Six prison guards have been arrested, according to the Lebanese government. The names and sectarian affiliation of the guards have not been made public.

“These incidents happen, but I stress: We are the only Arab state that has referred officers who mistreated prisoners to the military court,” Lebanese Interior Minister Nohad Mashnouq said Sunday when the scandal broke. “We have always deplored the abuses and torture that take place in Syrian prisons, and I won’t tolerate similar acts in Lebanese prisons.”

Roumieh prison was built for 3,500 inmates but holds around 8,000 in cramped and squalid conditions. It has long been a focus of human rights campaigners.

Torture 'pervasive'

Last October, the United Nations Committee against Torture reported that torture in Lebanon is “pervasive,” and offered a list of 34 recommendations to ensure the eradication of the practice. Although Lebanese officials say they do not condone torture, little action has been taken by the government to fulfill the UN’s recommendations, according to human rights activists.

“They have ignored the report and in fact criticized it. We don’t feel that human rights are one of the priority issues for the Lebanese authorities,” says Saadeddine Shatila, the Lebanon representative of the Alkarama Foundation, a Geneva-based human rights organization.

In June 2013, the Lebanese Army fought a two-day battle against Sunni supporters of Sheikh Ahmad Assir, a radical Salafi cleric. In the aftermath of the fighting, which left 18 soldiers and 28 gunmen dead, a video emerged showing Lebanese soldiers interrogating then kicking a captured follower of Sheikh Assir. Another detained Assir supporter died while in army custody, and his body carried signs of torture. The army subsequently arrested the soldiers involved in both incidents, but it remains unclear whether they were punished.

“These things should be more transparent and the public should know about such cases,” Mr. Shatila says.

However, the political and sectarian implications of the Roumieh videos have overshadowed calls for an improvement in the human rights conditions in Lebanese prisons.

Sunni alleges a Hezbollah political motive

Inmates at Roumieh briefly rioted Tuesday, demanding cellphones and wireless Internet. The prison’s notorious Block B, which held many Islamist prisoners, was a no-go area for guards. In January, police special forces stormed the block, and its detainees were transferred to another part of the prison after it emerged that a deadly twin suicide bombing in the northern city of Tripoli days earlier had been coordinated by Block B inmates equipped with cellphones.

Protests have been held in the mainly Sunni city of Tripoli amid calls for the resignation of Mr. Mashnouq. He is a leading figure in the moderate Sunni Future Movement, which is a foe of the powerful Shiite Hezbollah party.

Ashraf Rifi, Lebanon’s justice minister and also a Future Movement official, has accused Hezbollah of leaking the videos in an attempt to cause a rift between him and Mashnouq.
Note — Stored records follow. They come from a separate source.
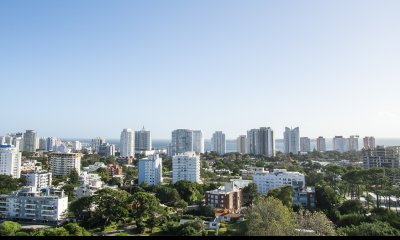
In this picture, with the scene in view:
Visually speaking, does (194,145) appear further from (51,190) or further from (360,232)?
(360,232)

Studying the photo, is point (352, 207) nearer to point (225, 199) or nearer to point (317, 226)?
point (225, 199)

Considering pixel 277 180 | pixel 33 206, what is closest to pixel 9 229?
pixel 33 206

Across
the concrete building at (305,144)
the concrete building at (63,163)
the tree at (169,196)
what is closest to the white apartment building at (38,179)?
the concrete building at (63,163)

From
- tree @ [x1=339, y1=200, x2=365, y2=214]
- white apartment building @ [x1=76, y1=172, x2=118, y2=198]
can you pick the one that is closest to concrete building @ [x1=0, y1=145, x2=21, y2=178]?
white apartment building @ [x1=76, y1=172, x2=118, y2=198]

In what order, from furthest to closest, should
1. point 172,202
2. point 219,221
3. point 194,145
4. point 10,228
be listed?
point 194,145, point 172,202, point 219,221, point 10,228

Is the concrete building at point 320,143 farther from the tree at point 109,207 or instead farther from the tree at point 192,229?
the tree at point 192,229

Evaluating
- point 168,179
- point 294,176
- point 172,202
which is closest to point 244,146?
point 168,179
Both men are potential future prime ministers.

“This campaign aims at targeting the moderate Sunnis, their unity and leadership,” Rifi said.

Hezbollah shot back, saying in a statement that “it is unfortunate that we are living in a country where a justice minister would make accusations without any evidence.”

Risk of fading outrage

Advocates of reforms see a risk that the public outrage over the videos and the promises to crack down on ill treatment will fall by the wayside amid the political bickering.

Khoury, of Human Rights Watch, says the path to reform is not “rocket science” and is well known to the Lebanese authorities. It includes an independent monitoring system for correctional facilities, greater transparency in prosecuting those committing torture, and calling on international donors to the Lebanese Army and security services, among them the United States, to help “build accountable institutions and not simply send them fancy equipment and newer weapons.”

“This is now the key moment,” he says. “The test now is whether these condemnations, these declarations [to eradicate torture] will have any teeth.”